## EXERCISE PROMPT
Pull out each line of the listing below that contains the word "Doughnut", with case counting in the match.

## Quantitative chart reasoning data
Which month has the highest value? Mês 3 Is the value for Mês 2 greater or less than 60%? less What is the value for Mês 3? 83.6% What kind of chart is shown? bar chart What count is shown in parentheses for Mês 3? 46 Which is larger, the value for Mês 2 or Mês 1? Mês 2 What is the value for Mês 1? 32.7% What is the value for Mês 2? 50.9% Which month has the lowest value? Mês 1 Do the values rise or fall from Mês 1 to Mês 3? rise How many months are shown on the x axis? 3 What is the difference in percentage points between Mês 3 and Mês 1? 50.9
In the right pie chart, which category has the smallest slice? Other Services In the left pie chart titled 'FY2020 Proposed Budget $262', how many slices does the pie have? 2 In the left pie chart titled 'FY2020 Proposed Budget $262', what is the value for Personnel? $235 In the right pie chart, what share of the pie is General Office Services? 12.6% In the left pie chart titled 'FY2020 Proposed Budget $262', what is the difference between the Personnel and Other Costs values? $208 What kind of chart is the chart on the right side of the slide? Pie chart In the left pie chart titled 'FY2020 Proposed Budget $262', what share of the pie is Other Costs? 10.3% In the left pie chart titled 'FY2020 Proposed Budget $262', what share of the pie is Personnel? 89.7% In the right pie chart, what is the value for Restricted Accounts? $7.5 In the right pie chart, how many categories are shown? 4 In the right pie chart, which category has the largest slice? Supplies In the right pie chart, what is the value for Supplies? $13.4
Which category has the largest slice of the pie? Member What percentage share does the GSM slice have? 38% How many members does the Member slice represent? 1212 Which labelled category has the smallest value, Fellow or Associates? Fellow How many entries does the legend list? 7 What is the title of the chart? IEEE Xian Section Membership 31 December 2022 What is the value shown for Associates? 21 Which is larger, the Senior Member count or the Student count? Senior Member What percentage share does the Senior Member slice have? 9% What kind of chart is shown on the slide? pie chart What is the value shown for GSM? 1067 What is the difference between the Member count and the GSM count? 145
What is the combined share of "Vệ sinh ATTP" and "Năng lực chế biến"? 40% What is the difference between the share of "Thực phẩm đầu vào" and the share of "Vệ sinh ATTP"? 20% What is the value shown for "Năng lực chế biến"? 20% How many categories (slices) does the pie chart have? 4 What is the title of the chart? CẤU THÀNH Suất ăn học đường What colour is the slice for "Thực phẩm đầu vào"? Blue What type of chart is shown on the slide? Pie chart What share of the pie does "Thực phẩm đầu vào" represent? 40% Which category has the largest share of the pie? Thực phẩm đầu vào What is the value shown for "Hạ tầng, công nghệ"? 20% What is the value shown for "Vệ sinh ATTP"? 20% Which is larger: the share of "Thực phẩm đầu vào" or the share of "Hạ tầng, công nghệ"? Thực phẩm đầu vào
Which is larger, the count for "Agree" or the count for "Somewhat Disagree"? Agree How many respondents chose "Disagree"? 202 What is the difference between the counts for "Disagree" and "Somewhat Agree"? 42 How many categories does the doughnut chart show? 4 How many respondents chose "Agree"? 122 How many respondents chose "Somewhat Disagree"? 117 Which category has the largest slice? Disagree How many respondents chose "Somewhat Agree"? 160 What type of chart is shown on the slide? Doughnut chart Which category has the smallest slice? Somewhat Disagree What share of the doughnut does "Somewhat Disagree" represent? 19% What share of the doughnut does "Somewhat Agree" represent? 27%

## ANSWER FOR THE TASK
Which is larger, the count for "Agree" or the count for "Somewhat Disagree"? Agree How many respondents chose "Disagree"? 202 What is the difference between the counts for "Disagree" and "Somewhat Agree"? 42 How many categories does the doughnut chart show? 4 How many respondents chose "Agree"? 122 How many respondents chose "Somewhat Disagree"? 117 Which category has the largest slice? Disagree How many respondents chose "Somewhat Agree"? 160 What type of chart is shown on the slide? Doughnut chart Which category has the smallest slice? Somewhat Disagree What share of the doughnut does "Somewhat Disagree" represent? 19% What share of the doughnut does "Somewhat Agree" represent? 27%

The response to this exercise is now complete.